I have a datatable with 500K rows in the following format;
Int | Decimal | String
We are using a singleton pattern and ultimately our DataTable
needs ending up as a List(Of AssetAllocation)
where AssetAllocation
is:
Public Class AssetAllocation
Property TpId() As Integer
Property Allocation As List(Of Sector)
End Class
Public Class Sector
Property Description() As String
Property Weighting As Decimal
End Class
The linq I am using;
Private Shared Function LoadAll() As List(Of AssetAllocation)
Dim rtn = New List(Of AssetAllocation)
Using dt = GetRawData()
Dim dist = (From x In dt.AsEnumerable Select x!TP_ID).ToList().Distinct()
rtn.AddRange(From i As Integer In dist
Select New AssetAllocation With {
.TpId = i,
.Allocation = (From b In dt.AsEnumerable
Where b!TP_ID = i Select New Sector With {
.Description = b!DESCRIPTION.ToString(),
.Weighting = b!WEIGHT
}).ToList()})
End Using
Return rtn
End Function
It is taking a long time to execute the linq which is due to the inner query constructing the list of sectors. The distinct list contains 80k
Can this be improved at all?
If I've understood what you are trying to do this query should have much better performance. The trick is to use GroupBy
to avoid having to search the entire table for matching id's in every iteration.
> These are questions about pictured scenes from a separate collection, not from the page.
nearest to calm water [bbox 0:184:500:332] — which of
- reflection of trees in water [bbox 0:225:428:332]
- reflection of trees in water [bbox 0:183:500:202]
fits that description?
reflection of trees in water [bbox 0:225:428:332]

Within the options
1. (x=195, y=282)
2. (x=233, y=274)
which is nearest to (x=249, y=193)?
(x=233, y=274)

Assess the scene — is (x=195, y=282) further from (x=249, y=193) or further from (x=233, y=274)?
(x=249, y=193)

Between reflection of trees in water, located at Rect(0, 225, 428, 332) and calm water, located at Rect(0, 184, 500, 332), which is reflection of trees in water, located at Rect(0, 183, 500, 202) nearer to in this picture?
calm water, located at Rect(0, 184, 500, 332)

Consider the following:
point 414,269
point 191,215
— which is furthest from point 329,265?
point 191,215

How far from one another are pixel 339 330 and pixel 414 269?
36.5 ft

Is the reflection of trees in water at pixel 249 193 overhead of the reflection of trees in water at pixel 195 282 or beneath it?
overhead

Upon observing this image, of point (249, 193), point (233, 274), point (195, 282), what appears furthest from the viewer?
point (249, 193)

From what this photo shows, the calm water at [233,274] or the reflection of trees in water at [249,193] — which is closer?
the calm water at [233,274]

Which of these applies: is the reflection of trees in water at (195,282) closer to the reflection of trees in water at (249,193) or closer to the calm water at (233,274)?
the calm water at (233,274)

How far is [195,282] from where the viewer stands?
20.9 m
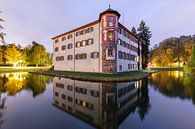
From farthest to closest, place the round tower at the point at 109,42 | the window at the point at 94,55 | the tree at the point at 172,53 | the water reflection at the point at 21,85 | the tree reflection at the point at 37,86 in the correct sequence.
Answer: the tree at the point at 172,53 → the window at the point at 94,55 → the round tower at the point at 109,42 → the tree reflection at the point at 37,86 → the water reflection at the point at 21,85

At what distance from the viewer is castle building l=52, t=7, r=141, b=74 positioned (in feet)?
102

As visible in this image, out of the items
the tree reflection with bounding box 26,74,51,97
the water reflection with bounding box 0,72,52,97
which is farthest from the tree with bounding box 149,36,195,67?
the water reflection with bounding box 0,72,52,97

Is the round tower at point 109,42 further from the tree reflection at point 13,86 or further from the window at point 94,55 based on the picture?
the tree reflection at point 13,86

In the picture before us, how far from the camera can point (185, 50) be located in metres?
84.8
I have written it in C# but I'm sure you can translate it into VB.
var rtn =
dt.AsEnumerable()
.GroupBy(x => x.Field<int>("TP_ID"))
.Select(x => new AssetAllocation()
{
TpId = x.Key,
Allocation = x.Select(y => new Sector
{
Description = y.Field<string>("Description"),
Weighting = y.Field<decimal>("WEIGHT")
}).ToList()
}).ToList();